Some scholars have conducted a series of studies on the seepage characteristics of heavy oil thermochemical composite flooding. Numerous studies have shown that chemical agents assisted steam flooding can effectively reduce interfacial tension, leading to the emulsification of heavy oil into an emulsion, thus reducing the viscosity of heavy oil (Mohammadzadeh et al., 2019; Ahmadi and Chen, 2020; Huang and Babadagli, 2020; Wang et al., 2020; Pratama and Babadagli, 2022). Furthermore, chemicals have the capability to alter the wettability of rocks, making them more hydrophilic and enhancing the efficiency of steam flooding (Xi et al., 2019; Bruns and Babadagli, 2020; Tian et al., 2020; Zhai et al., 2022). Through the synergistic action of heat and chemicals, the development efficiency of heavy oil steam flooding is significantly improved (Li et al., 2019; Liu H. et al., 2020; Zhai et al., 2023).
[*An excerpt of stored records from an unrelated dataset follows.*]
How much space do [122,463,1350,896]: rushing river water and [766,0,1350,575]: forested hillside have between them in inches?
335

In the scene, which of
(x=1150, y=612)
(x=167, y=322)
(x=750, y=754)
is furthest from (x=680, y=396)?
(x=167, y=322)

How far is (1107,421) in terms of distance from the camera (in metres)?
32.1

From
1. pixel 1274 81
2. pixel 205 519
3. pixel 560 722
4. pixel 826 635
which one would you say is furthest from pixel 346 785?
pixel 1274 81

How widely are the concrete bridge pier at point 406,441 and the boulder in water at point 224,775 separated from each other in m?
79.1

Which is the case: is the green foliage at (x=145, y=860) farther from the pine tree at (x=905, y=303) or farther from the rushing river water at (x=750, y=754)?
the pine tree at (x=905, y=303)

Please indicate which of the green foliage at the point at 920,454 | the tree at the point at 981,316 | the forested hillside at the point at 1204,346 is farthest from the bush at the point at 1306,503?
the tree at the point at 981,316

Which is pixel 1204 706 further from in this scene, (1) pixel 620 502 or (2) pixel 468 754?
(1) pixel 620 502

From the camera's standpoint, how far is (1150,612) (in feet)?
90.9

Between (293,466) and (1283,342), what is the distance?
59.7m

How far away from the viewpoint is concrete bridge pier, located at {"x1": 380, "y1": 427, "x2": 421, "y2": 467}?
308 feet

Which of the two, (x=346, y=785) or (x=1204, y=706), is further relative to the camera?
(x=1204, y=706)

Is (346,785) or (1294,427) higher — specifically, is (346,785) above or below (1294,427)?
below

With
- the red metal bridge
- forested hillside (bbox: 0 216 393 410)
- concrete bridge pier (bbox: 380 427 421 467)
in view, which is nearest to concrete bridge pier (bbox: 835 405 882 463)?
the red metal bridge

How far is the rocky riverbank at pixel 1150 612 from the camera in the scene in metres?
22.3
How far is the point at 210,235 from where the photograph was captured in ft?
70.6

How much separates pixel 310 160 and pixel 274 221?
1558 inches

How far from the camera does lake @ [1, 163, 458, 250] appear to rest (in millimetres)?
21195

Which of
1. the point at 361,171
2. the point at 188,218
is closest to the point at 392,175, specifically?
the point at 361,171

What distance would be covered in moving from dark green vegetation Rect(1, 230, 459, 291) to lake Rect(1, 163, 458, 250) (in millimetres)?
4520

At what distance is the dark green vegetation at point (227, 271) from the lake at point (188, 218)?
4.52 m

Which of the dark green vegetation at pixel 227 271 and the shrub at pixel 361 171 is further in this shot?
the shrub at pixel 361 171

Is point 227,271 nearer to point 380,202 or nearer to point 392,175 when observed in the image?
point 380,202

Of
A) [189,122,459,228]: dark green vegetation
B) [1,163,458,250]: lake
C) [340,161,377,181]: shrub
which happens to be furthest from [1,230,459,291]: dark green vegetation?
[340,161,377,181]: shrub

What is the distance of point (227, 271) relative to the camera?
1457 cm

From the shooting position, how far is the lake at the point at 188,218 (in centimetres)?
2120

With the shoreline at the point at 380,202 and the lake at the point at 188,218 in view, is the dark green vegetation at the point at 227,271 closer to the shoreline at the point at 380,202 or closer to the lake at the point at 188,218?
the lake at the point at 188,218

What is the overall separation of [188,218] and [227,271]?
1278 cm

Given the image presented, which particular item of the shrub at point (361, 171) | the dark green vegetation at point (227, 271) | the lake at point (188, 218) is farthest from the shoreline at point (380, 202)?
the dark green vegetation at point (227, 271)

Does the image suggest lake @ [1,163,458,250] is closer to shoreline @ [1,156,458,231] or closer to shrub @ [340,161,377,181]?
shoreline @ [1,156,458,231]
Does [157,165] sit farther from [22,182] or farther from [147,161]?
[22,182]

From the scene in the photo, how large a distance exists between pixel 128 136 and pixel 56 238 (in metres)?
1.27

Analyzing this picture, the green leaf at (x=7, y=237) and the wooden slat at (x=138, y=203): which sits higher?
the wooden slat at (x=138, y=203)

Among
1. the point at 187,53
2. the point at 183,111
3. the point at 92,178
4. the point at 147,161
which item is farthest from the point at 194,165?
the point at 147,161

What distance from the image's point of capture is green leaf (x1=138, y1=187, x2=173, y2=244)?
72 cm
Through the seepage experiment of high temperature composite foam, Qi shows that when the liquid phase velocity is very low, the pressure difference almost does not change with the increase of gas phase velocity. However, with the increase of liquid phase velocity, the plugging pressure difference increases linearly with the increase of gas phase velocity (Qi et al., 2009). Alade uses the in-situ steam generation technology with the injection of thermochemical fluids to investigate the influence of different temperatures on recovery. The results indicate that at the injection temperatures of 100°C, 50 °C and 30°C, the pressures generated at the entrance of the core increase to 1,600, 1,200, and 280 psi, respectively, with recovery of 83%, 66%, and 54% (Alade et al., 2019b; Mahmoud et al., 2019; Alade et al., 2020; Alade et al., 2023). However, the predecessors mainly discussed the thermochemical composite flooding mechanism under the condition of forming high permeability layer in the process of thermal recovery of heavy oil. For extra heavy oil, the mobility difference is even greater, and the slender erosion channel is very easy to appear in the process of steam flooding. The erosion channel is filled with heavy oil with water and oil saturation lower than the residual oil saturation. The conventional thermochemical composite flooding mechanism cannot reflect the existence of erosion channel of extra heavy oil.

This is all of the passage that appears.